To enable efficient simultaneous training and generation, SAL employs a data block shifting scheme, where one data block is regenerated while the remaining blocks are used for training. This design supports continuous dataset refinement with efficient GPU utilization.
Across four industrial use cases from two datasets, SAL achieves:
- +2–6 percentage point improvement in mAP@50 over static training
- Significant gains in previously underperforming categories
- More balanced per-class detection performance
- Reduced need for extensive hyperparameter tuning
SAL demonstrates that synthetic data pipelines can evolve from static dataset creation to adaptive, model-driven refinement suitable for scalable industrial deployment.
- Setup conda environment using
conda env create -f environment.yml - Activate environment using
conda activate SAL_Code
- Go to Blender 3.4, and download the appropriate version of Blender for your system. As an example
blender-3.4.1-windows-x64.msifor Windows orblender-3.4.1-linux-x64.tar.xzfor Linux. - Install Blender.
- Set blender environment variable
BLENDER_PATHto the Blender executable. As an exampleC:\Program Files\Blender Foundation\Blender 3.4\blender.exefor Windows or/user/blender-3.4.1-linux-x64/blenderfor Linux.
Downloaded textures are put into their corresponding folders inside the data folder structure.
Synthetic_Active_Learning_Code/
└── data/
├── Background_Images/
├── Objects/
├── PBR_Textures/
└── Texture_Images/
- Go to Google Drive.
- Download all image files from train and testval folders.
- Put all images into
data/Background_Images.
- Go to Flickr 8k Dataset.
- Download all image files.
- Put all images into
data/Texture_Images.
- Run
blenderproc download cc_textures data/PBR_Textures. It downloads textures from cc0textures.com. - To use specific material textures like metal, create a new folder named
data/Metal_Texturesand place only the metal textures from thecc_texturesdata there.

Brief: Write out the portion of the SAL text that begins with the words containing "- Download all image files from" and ends with "data/Texture_Images.".

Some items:

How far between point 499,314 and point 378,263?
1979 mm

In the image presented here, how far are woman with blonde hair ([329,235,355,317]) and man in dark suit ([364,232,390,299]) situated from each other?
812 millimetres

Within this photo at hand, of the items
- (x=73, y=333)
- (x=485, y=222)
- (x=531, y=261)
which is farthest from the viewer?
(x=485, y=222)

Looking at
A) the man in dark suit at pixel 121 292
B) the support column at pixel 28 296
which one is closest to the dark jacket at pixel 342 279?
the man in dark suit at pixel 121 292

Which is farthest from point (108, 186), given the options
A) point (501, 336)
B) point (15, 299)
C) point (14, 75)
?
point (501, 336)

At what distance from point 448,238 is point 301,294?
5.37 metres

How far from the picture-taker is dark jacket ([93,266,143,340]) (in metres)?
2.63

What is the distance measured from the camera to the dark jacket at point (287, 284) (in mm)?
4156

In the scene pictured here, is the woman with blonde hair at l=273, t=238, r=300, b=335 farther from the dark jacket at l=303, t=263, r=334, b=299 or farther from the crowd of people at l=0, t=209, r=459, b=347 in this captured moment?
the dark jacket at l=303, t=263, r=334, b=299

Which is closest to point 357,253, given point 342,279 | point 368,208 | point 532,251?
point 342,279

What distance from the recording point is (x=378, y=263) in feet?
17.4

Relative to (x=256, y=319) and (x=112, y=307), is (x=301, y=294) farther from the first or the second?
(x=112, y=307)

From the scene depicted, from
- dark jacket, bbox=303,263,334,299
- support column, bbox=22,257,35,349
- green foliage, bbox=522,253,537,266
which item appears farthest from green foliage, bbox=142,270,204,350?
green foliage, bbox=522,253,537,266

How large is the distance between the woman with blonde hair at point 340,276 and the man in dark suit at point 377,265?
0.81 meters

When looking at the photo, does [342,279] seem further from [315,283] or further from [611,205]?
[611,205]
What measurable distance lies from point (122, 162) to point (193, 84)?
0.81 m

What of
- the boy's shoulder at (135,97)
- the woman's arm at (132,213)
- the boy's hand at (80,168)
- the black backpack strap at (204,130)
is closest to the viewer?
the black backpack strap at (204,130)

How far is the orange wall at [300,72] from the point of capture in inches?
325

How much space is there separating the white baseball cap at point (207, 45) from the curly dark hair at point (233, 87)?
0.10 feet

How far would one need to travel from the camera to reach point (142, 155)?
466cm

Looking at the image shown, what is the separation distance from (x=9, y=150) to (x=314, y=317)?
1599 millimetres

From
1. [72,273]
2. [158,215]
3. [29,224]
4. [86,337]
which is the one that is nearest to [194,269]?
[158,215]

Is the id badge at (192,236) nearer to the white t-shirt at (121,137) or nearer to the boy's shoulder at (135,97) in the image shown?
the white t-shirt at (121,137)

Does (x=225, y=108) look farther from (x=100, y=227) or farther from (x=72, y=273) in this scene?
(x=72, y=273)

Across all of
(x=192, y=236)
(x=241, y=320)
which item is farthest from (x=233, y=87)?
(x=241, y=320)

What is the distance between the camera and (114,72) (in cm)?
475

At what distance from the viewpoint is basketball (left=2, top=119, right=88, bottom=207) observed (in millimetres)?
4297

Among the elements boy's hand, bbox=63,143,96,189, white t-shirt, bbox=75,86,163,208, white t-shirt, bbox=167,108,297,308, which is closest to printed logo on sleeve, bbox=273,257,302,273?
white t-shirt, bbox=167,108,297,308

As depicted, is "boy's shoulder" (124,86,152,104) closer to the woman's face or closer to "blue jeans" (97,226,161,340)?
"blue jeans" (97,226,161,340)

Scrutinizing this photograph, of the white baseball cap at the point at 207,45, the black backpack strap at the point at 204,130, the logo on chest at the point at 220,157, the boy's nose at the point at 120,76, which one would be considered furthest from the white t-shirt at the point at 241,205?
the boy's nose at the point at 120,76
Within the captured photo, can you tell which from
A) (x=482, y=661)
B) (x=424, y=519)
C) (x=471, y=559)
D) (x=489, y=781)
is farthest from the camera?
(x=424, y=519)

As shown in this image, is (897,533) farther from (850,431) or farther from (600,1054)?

Complete answer:
- Download all image files from train and testval folders.
- Put all images into
data/Background_Images.
- Go to Flickr 8k Dataset.
- Download all image files.
- Put all images into
data/Texture_Images.